- Japekrom Location of Japekrom in Bono Region
- Coordinates: 7°35′N 2°47′W﻿ / ﻿7.583°N 2.783°W
- Country: Ghana
- Region: Bono region
- District: Jaman South Municipal
- Elevation: 266 m (873 ft)

Population (2013)
- • Total: 34,107
- Demonym: Japekrom
- Time zone: GMT
- • Summer (DST): GMT

= Japekrom =

Japekrom is the Municipal Capital of Jaman South Municipality of the Bono Region of Ghana. It has been an important town since the colonial Gold Coast days in Ghana's History, then referred to as Pruano (on the riverbank of Pru-river) but spelled as Pulliano in colonial Gold Coast maps. The Japekromhene is part of Asanteman council. The township was built on a foundation of solid stone and as a result of resistance to any form of suppression or oppression.
Traditional leaders of the Japekrom strongly uphold the principles of truth, fairness, hard work, a welcoming heart, inclusion and preservation of culture. The people of Japekrom are very welcoming of people from other tribes and cultures.

The original settlers on the riverbank of Pru (Pruano) prospected for gold and other minerals along the banks of river Pru. Two major rivers in the Japekrom city are Pru and Papasu.

● **WORK REQUEST A**
Answer these questions from the Japekrom text:
(i) Which district is Japekrom in?
(ii) How was the town's earlier name spelled on colonial Gold Coast maps?
(iii) What are the two major rivers in the city?
● **WORK REQUEST B**
Return the passage of the Japekrom text from "Traditional leaders of" to "Pru and Papasu.", copied word for word.
The data that comes next is separate material with no connection to the Japekrom text.

● **RECORDED INFORMATION**
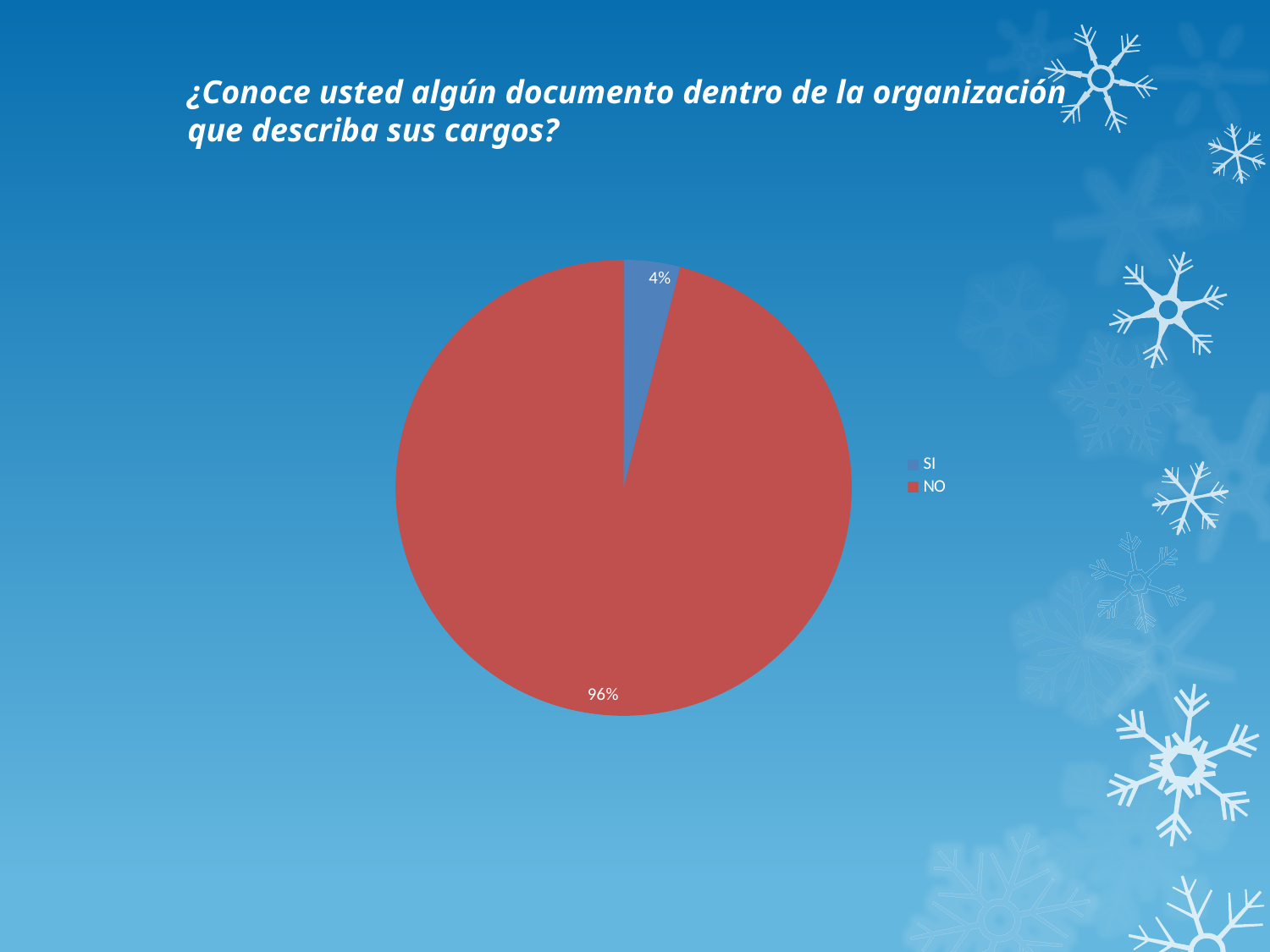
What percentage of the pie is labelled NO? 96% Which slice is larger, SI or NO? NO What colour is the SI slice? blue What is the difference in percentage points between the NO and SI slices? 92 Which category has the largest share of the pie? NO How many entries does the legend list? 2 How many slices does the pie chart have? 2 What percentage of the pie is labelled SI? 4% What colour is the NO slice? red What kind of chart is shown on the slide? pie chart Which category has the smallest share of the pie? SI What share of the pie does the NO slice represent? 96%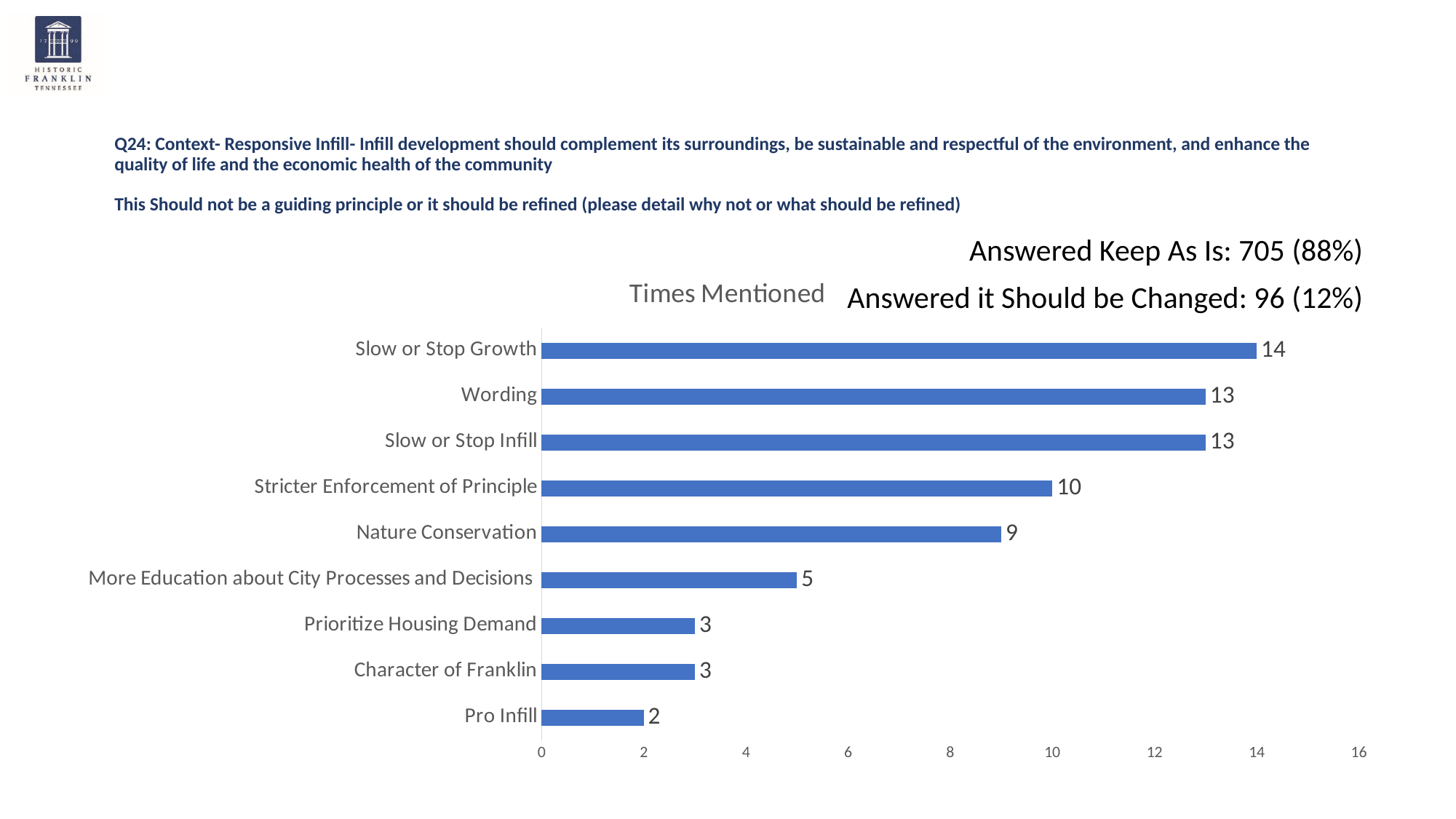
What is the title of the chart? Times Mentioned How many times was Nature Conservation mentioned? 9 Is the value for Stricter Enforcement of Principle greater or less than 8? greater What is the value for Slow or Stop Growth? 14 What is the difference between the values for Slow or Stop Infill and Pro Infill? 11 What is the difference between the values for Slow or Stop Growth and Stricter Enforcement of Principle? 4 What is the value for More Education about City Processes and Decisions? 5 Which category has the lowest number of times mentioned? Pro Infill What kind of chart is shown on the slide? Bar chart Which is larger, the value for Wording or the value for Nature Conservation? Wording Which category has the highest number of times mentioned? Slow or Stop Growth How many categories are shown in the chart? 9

● **TASK RESPONSE A**
(i) Jaman South Municipal
(ii) Pulliano
(iii) Pru and Papasu

● **TASK RESPONSE B**
Traditional leaders of the Japekrom strongly uphold the principles of truth, fairness, hard work, a welcoming heart, inclusion and preservation of culture. The people of Japekrom are very welcoming of people from other tribes and cultures.

The original settlers on the riverbank of Pru (Pruano) prospected for gold and other minerals along the banks of river Pru. Two major rivers in the Japekrom city are Pru and Papasu.